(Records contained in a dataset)
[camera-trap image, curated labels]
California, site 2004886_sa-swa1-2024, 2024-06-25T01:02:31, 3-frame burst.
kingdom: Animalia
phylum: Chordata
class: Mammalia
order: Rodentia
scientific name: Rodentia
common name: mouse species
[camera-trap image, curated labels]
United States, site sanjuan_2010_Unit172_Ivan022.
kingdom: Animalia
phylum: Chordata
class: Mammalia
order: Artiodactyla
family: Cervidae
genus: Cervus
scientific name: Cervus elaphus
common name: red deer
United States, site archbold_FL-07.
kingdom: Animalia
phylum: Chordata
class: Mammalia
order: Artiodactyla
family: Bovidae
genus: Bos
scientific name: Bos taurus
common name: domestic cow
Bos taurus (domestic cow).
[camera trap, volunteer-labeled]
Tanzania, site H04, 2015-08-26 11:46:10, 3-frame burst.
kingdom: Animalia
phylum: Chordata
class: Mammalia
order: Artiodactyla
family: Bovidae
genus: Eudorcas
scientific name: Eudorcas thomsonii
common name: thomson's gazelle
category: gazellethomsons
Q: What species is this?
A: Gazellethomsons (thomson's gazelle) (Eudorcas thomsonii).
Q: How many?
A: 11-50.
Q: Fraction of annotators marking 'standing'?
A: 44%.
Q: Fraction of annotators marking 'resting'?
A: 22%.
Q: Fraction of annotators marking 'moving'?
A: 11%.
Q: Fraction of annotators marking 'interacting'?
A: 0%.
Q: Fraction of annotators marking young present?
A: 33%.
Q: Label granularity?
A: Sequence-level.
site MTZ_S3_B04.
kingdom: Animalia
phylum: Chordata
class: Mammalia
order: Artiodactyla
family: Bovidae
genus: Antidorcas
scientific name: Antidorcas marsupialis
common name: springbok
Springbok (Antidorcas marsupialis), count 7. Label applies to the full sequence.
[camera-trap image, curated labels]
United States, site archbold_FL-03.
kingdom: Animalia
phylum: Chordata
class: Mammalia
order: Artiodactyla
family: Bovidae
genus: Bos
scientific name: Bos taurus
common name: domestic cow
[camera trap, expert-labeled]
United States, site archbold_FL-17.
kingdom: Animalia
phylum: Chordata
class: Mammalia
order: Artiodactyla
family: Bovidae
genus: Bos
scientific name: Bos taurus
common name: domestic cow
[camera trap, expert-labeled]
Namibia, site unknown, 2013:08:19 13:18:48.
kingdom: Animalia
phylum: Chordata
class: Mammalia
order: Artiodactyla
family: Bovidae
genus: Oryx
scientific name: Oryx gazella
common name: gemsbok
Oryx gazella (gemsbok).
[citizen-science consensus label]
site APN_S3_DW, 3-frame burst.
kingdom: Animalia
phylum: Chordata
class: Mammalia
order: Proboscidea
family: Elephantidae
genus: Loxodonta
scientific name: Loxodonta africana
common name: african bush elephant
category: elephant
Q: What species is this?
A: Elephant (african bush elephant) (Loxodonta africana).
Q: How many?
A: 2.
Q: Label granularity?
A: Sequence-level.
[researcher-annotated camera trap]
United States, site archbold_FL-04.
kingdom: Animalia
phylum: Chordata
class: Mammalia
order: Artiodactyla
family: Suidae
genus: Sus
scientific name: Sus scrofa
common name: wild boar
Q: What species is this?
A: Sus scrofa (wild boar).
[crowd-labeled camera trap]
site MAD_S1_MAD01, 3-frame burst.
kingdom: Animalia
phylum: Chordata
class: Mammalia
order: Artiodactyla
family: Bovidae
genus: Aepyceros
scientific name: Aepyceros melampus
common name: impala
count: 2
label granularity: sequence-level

* **Task goal**: Please write out, exactly as they appear above, only the lines in the stretch from the line with "[citizen-science consensus label]" through the line with "category: elephant".

* **Response to the task**:
[citizen-science consensus label]
site APN_S3_DW, 3-frame burst.
kingdom: Animalia
phylum: Chordata
class: Mammalia
order: Proboscidea
family: Elephantidae
genus: Loxodonta
scientific name: Loxodonta africana
common name: african bush elephant
category: elephant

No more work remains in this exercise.